Records from a dataset ::

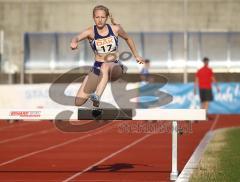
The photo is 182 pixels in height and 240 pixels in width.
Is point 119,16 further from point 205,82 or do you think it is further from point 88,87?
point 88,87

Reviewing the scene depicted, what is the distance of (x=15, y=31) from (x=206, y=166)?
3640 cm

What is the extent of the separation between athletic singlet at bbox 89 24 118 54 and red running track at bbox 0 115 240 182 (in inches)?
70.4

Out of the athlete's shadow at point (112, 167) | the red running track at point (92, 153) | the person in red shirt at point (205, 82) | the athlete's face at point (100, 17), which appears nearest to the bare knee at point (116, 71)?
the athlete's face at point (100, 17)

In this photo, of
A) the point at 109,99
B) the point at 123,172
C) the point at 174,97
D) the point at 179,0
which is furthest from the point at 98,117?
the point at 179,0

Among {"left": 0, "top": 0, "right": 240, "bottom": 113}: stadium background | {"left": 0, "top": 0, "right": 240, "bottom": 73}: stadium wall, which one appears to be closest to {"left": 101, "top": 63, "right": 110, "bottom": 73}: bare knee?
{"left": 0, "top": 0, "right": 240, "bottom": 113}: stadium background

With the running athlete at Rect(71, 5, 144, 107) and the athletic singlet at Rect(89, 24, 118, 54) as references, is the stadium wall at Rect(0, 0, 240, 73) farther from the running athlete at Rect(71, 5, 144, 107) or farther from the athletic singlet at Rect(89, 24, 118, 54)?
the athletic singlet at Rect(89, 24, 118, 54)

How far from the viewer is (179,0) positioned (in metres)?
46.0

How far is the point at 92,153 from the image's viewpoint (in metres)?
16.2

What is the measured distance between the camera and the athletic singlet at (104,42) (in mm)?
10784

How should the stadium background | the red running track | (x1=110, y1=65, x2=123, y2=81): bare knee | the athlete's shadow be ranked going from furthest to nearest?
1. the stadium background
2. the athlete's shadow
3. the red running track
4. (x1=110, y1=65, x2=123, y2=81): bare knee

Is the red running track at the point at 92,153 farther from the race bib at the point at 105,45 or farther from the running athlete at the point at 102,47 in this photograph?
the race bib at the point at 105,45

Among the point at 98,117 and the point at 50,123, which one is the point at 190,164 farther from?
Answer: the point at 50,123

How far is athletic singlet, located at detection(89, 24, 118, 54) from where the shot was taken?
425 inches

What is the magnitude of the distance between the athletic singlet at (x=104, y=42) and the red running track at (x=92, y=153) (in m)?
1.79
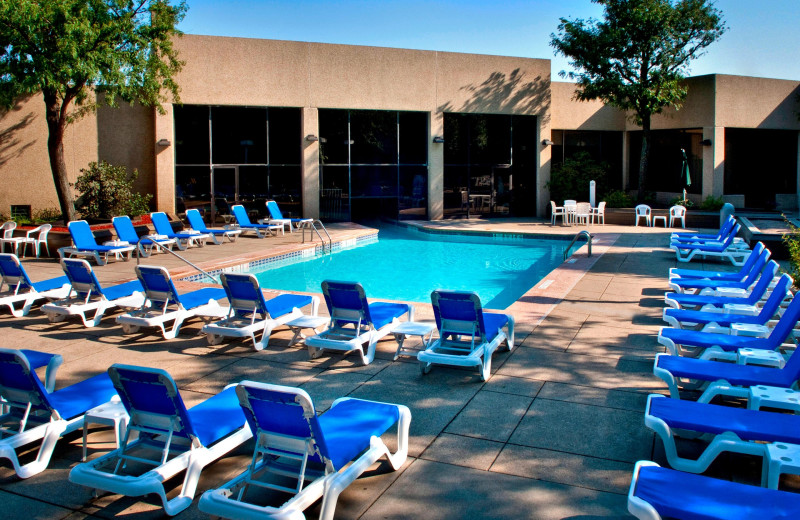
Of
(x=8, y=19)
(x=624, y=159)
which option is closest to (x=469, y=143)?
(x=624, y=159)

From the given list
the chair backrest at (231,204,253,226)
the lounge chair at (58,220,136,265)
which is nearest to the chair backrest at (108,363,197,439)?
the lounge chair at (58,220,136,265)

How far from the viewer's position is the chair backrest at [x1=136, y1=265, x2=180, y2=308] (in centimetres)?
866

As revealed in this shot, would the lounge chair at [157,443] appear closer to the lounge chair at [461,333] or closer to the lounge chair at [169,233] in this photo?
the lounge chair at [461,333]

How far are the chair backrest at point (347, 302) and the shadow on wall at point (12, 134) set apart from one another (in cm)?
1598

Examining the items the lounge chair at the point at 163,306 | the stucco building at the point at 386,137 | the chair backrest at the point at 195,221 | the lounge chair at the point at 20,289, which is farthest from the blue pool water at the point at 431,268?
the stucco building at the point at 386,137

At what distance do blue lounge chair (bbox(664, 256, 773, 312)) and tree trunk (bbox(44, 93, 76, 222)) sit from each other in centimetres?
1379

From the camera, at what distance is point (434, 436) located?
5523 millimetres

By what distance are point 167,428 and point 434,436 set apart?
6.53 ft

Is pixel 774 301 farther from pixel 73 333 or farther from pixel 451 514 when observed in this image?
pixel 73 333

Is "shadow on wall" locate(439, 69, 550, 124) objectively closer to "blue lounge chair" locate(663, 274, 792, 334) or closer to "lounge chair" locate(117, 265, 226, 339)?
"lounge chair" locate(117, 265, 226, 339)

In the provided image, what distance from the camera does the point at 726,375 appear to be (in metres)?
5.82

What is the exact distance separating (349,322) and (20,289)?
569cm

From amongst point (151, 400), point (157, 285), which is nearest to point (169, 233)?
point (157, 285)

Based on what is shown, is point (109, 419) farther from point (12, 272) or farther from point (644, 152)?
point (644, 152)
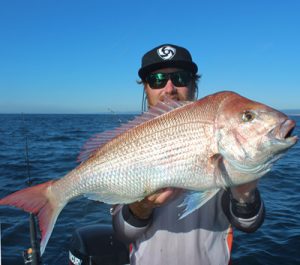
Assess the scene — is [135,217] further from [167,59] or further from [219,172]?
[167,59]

...

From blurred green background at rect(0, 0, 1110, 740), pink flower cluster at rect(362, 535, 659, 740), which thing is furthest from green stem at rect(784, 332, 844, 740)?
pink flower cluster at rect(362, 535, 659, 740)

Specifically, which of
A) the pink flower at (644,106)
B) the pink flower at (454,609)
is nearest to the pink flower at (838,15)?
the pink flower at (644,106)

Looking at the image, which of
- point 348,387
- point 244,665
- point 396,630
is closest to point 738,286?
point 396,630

PROBLEM :: Tally the lines in the entries above that contain the word "between", and reply with only that number.

RESPONSE TO THIS EXERCISE :: 3